*Action item:* A complete answer lists every line of the entries below where the string "recommendation" appears.

*Source material:*
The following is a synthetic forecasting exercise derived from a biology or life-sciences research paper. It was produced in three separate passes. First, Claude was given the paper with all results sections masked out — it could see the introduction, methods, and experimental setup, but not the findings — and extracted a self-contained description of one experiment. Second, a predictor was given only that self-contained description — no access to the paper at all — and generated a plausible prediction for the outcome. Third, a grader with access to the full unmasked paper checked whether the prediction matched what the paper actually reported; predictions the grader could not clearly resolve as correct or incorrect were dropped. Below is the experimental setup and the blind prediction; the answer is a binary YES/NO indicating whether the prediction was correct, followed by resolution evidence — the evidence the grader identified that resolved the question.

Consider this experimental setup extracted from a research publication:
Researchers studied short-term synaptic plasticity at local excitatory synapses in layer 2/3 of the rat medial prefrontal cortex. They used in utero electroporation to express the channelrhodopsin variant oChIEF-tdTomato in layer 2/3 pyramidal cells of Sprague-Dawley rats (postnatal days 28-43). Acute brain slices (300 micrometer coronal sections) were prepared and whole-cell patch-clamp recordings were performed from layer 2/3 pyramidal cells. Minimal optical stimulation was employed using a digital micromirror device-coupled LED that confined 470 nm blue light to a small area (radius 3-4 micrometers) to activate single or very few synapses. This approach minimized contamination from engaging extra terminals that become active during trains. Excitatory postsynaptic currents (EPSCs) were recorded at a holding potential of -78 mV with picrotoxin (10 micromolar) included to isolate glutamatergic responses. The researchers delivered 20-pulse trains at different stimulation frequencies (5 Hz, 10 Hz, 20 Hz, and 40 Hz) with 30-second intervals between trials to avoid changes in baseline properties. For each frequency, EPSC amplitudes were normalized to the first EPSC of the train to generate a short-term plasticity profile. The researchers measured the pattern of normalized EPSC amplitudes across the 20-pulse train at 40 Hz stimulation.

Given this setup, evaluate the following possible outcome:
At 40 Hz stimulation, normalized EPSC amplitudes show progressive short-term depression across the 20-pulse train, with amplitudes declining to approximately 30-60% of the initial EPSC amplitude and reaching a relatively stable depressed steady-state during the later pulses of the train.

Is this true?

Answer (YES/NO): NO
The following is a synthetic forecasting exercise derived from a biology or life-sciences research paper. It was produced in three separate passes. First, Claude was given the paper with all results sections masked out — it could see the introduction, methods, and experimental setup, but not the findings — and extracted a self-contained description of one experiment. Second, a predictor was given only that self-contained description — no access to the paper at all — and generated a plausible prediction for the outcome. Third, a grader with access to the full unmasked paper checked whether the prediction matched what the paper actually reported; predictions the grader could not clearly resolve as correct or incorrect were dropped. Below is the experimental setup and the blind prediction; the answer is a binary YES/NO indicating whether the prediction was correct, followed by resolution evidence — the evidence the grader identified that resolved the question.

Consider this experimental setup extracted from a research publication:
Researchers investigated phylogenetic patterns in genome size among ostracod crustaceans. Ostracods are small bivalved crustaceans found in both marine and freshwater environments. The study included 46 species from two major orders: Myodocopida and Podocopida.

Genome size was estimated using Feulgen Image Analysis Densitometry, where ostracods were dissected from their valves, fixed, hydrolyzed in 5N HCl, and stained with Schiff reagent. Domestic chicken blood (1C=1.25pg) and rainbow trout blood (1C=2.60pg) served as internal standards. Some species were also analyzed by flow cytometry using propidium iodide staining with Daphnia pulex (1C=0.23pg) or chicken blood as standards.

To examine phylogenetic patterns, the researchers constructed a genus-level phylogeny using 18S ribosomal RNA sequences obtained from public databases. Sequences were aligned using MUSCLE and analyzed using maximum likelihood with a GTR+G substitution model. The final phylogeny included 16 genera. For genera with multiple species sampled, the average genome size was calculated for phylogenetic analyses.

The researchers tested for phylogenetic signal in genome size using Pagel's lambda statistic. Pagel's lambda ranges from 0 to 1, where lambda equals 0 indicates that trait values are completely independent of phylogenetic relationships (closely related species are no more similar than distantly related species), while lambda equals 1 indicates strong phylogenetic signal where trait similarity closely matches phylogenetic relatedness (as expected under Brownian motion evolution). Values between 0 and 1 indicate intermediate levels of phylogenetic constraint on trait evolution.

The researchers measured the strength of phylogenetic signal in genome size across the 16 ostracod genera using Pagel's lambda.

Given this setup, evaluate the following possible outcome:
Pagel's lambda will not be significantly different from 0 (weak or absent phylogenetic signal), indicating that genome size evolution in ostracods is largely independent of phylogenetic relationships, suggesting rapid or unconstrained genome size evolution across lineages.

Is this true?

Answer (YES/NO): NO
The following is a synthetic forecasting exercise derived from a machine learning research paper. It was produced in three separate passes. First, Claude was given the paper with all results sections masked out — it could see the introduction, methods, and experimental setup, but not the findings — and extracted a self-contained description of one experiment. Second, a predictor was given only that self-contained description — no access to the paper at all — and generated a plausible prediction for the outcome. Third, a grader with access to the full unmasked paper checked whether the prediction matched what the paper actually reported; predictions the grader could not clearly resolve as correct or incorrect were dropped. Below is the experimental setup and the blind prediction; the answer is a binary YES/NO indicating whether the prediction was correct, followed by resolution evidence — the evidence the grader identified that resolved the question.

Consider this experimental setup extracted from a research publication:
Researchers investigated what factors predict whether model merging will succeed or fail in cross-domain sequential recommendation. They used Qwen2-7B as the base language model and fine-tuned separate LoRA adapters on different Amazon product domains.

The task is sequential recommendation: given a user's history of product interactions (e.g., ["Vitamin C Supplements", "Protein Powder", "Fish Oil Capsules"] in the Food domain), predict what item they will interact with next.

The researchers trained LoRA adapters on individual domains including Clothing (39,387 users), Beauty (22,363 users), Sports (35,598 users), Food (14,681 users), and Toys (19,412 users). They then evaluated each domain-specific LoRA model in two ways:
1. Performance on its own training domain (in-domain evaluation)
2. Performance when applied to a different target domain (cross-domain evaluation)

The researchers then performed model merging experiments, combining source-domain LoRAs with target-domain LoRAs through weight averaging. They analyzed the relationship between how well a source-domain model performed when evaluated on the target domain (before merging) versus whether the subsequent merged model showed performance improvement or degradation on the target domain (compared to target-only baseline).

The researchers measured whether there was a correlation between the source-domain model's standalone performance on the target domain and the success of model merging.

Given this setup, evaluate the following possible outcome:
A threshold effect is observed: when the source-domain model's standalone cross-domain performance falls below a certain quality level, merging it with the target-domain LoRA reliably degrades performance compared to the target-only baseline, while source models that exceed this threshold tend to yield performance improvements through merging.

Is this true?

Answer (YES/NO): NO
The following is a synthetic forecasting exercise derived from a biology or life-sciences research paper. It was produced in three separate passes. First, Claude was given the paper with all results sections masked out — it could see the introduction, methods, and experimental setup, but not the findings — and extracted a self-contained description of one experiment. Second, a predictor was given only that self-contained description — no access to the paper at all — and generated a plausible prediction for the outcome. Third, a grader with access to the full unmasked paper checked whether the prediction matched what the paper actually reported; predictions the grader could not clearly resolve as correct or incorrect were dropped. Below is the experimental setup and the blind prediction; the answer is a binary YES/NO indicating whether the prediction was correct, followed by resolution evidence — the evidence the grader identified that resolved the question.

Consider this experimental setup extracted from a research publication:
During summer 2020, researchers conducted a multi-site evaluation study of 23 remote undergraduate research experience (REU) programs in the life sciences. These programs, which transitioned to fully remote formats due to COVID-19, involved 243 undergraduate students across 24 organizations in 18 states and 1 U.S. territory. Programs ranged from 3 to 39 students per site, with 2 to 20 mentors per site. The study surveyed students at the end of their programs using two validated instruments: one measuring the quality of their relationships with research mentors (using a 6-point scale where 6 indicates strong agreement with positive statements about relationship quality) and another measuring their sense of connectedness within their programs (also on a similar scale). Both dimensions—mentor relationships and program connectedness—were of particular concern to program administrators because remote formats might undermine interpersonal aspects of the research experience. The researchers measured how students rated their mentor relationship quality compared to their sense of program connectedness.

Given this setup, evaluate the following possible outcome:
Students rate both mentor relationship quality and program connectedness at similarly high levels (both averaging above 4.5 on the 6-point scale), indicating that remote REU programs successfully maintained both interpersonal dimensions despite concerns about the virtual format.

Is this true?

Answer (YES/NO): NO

*Result of this exercise:*
Researchers investigated what factors predict whether model merging will succeed or fail in cross-domain sequential recommendation. They used Qwen2-7B as the base language model and fine-tuned separate LoRA adapters on different Amazon product domains.
The task is sequential recommendation: given a user's history of product interactions (e.g., ["Vitamin C Supplements", "Protein Powder", "Fish Oil Capsules"] in the Food domain), predict what item they will interact with next.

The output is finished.